START RECORDS SUPPLIED

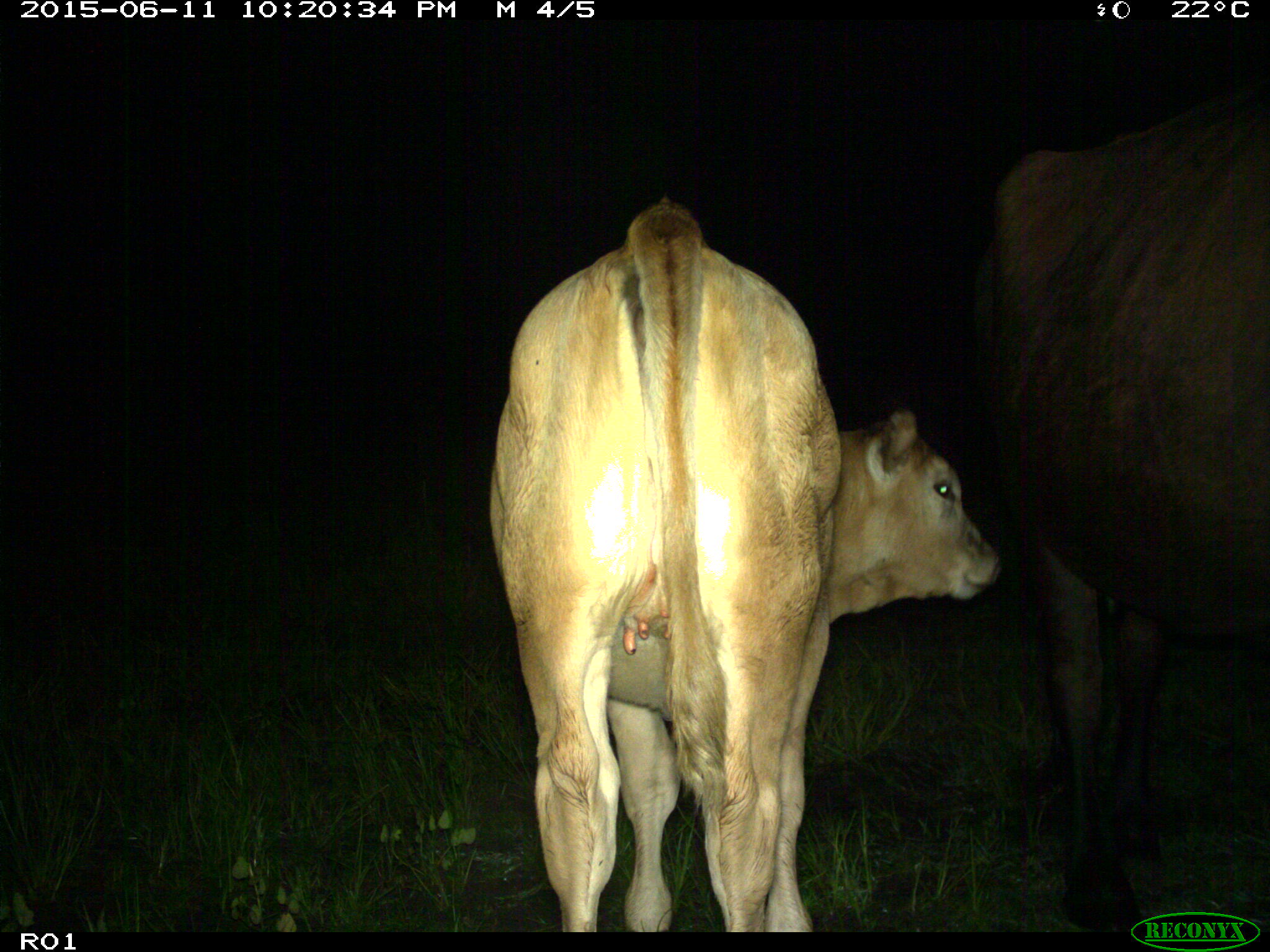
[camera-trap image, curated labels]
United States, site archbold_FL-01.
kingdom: Animalia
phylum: Chordata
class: Mammalia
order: Artiodactyla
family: Bovidae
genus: Bos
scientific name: Bos taurus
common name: domestic cow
Bos taurus (domestic cow).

END RECORDS SUPPLIED

◆ **YOUR ASSIGNMENT**
Restate, word for word, the final stretch of the entries above: the line containing "kingdom: Animalia" and every line after it, up to and including the last.

◆ **RESPONSE**
kingdom: Animalia
phylum: Chordata
class: Mammalia
order: Artiodactyla
family: Bovidae
genus: Bos
scientific name: Bos taurus
common name: domestic cow
Bos taurus (domestic cow).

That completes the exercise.